(Stored records)
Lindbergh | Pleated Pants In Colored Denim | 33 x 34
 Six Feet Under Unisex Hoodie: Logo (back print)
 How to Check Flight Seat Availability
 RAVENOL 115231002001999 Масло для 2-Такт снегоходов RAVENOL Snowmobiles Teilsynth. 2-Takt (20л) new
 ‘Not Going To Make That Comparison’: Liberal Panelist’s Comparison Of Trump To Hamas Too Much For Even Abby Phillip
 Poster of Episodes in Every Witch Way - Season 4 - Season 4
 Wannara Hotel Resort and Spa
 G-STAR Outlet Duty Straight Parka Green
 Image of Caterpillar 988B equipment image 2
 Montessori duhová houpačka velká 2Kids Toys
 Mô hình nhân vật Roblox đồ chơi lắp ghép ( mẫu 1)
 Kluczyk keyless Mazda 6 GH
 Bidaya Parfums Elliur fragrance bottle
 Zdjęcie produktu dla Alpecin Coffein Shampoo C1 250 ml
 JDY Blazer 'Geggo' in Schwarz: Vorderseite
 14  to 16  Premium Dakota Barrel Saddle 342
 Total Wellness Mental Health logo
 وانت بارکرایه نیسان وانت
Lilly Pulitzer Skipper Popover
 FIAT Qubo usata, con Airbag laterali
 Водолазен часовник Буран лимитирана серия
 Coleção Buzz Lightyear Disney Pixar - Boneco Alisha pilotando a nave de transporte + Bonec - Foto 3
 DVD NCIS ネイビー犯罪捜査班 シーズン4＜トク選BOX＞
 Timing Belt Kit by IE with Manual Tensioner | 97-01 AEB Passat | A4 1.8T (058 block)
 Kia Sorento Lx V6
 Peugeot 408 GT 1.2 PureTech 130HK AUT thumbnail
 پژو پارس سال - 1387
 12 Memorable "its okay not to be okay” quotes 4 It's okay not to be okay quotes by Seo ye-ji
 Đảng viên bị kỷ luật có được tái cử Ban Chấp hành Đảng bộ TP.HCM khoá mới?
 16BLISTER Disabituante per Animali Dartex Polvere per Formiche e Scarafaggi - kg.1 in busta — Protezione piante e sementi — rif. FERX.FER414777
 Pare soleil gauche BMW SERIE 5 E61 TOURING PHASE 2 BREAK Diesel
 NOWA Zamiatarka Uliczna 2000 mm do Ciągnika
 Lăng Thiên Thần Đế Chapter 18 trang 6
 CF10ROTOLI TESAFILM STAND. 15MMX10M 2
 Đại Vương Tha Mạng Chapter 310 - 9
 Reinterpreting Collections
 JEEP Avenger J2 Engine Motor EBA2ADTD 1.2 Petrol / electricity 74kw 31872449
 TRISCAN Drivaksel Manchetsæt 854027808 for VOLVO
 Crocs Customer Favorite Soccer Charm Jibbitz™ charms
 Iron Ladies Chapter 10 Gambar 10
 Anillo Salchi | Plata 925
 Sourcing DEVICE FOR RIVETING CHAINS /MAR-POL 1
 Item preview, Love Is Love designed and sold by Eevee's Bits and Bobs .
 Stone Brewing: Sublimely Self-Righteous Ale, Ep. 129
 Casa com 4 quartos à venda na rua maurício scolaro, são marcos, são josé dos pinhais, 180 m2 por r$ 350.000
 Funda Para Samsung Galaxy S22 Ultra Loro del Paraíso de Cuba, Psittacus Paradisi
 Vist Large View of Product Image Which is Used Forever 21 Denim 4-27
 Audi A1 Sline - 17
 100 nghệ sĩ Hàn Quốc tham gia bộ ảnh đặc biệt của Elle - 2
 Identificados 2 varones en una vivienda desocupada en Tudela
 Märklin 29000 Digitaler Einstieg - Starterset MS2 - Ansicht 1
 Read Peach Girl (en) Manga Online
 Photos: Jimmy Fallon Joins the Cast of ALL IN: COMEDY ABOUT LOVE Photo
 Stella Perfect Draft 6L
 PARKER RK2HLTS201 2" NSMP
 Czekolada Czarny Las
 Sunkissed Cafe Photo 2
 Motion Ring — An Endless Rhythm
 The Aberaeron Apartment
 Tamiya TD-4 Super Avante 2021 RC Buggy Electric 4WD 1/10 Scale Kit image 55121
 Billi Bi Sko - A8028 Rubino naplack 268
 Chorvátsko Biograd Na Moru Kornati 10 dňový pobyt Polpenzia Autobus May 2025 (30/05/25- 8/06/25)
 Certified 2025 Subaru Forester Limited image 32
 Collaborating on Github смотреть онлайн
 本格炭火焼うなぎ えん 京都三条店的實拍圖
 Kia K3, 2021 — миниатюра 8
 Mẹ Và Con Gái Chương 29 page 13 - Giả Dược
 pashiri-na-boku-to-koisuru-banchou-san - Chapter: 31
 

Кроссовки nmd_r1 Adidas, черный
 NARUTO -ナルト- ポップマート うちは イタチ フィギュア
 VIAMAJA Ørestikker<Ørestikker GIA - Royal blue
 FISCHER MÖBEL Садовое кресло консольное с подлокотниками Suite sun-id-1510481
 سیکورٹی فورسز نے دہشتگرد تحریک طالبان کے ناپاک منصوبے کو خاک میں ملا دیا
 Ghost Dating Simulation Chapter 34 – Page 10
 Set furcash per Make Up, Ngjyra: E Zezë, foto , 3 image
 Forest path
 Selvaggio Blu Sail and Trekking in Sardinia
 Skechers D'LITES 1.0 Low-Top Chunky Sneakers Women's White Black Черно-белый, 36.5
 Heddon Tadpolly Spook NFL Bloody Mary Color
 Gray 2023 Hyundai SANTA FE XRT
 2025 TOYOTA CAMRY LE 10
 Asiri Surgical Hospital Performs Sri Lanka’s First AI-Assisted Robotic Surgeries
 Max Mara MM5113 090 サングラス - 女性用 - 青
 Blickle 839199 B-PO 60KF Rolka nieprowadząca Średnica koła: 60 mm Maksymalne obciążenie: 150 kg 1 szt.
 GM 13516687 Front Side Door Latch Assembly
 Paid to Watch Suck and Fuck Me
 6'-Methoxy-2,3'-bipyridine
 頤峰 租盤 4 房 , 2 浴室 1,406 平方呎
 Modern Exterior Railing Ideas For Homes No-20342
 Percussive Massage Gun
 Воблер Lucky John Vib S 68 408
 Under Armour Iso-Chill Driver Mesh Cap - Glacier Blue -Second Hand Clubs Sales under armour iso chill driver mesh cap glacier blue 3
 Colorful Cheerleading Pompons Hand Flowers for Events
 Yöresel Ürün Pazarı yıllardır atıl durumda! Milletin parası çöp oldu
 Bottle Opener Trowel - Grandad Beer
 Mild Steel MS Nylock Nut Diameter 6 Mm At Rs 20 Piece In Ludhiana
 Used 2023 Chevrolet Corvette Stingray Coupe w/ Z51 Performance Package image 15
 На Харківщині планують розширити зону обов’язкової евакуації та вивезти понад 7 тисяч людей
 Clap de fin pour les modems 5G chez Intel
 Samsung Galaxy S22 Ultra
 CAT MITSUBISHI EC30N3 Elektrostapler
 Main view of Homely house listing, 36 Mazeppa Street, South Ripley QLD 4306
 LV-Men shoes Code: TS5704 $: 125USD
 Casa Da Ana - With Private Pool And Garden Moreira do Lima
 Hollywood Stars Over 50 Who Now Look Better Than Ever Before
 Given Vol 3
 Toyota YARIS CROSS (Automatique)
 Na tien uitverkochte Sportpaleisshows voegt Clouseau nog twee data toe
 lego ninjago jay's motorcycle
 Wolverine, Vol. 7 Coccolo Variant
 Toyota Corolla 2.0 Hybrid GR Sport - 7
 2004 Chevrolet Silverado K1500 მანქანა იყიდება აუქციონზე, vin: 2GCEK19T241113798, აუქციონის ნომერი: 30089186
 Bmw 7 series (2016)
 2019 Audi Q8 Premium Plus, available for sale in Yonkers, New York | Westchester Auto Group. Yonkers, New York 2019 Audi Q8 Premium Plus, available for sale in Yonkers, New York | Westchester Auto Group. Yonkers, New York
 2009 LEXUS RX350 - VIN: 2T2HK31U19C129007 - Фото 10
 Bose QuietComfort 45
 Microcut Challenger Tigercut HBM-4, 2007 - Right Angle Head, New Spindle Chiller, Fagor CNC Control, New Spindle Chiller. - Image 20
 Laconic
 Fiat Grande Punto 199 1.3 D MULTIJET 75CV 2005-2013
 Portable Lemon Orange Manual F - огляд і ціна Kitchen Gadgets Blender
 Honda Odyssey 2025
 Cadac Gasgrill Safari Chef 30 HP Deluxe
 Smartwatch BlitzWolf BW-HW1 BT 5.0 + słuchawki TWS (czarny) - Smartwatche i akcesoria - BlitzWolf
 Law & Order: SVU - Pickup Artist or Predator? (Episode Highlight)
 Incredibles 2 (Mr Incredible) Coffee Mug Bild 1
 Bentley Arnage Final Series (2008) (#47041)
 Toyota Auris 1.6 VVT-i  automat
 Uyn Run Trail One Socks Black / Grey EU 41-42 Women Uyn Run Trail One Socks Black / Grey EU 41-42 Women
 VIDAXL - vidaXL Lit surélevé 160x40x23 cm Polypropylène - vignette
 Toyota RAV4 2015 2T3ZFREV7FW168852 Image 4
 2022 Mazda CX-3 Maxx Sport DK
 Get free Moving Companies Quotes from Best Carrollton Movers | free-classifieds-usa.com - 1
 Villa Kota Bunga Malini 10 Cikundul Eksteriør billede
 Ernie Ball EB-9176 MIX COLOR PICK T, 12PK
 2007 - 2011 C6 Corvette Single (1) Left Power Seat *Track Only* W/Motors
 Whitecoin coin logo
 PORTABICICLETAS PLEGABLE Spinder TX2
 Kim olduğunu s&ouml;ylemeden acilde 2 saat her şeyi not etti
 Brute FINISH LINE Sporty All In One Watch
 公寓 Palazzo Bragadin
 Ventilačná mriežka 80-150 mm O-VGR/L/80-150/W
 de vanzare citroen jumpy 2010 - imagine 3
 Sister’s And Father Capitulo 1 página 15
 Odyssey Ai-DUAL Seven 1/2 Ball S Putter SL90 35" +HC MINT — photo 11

### Assignment:
Please count how many lines in the preceding records hold the word "Hand", then give only that number.

### Result for this task:
2